災害から温泉街守れ、関係者らセミナーで備え学ぶ【登別】

災害対応、復興に必要な知識を学ぶ参加者

 観光の観点から災害対策を学ぶセミナーが23日、登別市登別温泉町の登別グランドホテルで行われた。宿泊施設のスタッフや観光ボランティアガイドのメンバーらが、胆振東部地震と道内全域に広がった停電(ブラックアウト)を踏まえ、危機対応への備えや災害発生後に観光産業を立て直すための基本事項などに理解を深めた。

 登別国際観光コンベンション協会主催、日本観光振興協会共催。観光専門のシンクタンクであるJTB総合研究所上席研究理事・観光危機管理研究室長の高松正人氏が講師を務めた。
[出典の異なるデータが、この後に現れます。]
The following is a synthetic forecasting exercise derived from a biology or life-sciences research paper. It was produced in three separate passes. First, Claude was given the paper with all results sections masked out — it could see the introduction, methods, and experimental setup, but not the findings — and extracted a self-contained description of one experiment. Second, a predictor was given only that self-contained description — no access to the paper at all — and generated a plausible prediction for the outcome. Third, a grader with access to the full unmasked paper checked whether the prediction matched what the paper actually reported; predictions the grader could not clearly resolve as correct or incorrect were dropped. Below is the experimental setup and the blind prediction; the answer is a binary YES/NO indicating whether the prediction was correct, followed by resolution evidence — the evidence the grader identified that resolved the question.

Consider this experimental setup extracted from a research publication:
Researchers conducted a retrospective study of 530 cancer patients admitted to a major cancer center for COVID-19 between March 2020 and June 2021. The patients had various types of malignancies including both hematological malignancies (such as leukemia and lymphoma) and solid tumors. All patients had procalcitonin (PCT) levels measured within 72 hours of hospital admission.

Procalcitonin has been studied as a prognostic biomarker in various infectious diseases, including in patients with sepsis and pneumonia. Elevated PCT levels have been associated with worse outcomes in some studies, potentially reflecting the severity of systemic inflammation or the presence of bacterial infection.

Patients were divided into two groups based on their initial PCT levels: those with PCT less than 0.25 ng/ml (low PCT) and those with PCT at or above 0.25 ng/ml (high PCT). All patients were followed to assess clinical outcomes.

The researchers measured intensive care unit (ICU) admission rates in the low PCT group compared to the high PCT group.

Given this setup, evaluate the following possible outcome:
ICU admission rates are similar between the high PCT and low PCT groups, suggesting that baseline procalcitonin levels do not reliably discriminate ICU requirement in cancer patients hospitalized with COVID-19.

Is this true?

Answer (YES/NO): NO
高松氏は同日午前に温泉街関係者からヒアリングを実施。寄せられた意見をベースに、午後からセミナーを行った。

 高松氏は減災から準備、災害への対応、復興とつながる観光危機管理のスキームを示した。減災については「例えば調理ワゴンを使用中に地震が発生すると、火を上げて走り回る凶器になる。ストッパーを確実に活用して動かないようにすることだけでも、減災になる」と呼び掛けた。起こりうる最大被害の想定、トップ不在でも対応できる事前意思決定の重要性も説いた。災害発生時には、現場でできる観光客への対応として、簡単な言葉や表情で落ち着かせること、必要な情報収集・提供、帰宅困難者の受け入れなどをアドバイスした。

 「観光復興は、災害後の観光地のマーケティングの基本。誰に、何を、どのように伝えるかが大事」と述べ、登別を訪れた観光客が楽しんでいることを市場に発信するほか、リピーター層への働き掛け、予約を取り消した客へのアプローチ、マスコミや旅行会社を通じた情報発信による信頼性向上などを示した。キャンセル、新規予約数をベースとしたプロモーション展開のタイミングを見極めることも重要視した。最後に「安全安心な観光を目指して、魅力ある登別にしてほしい」と呼び掛けた。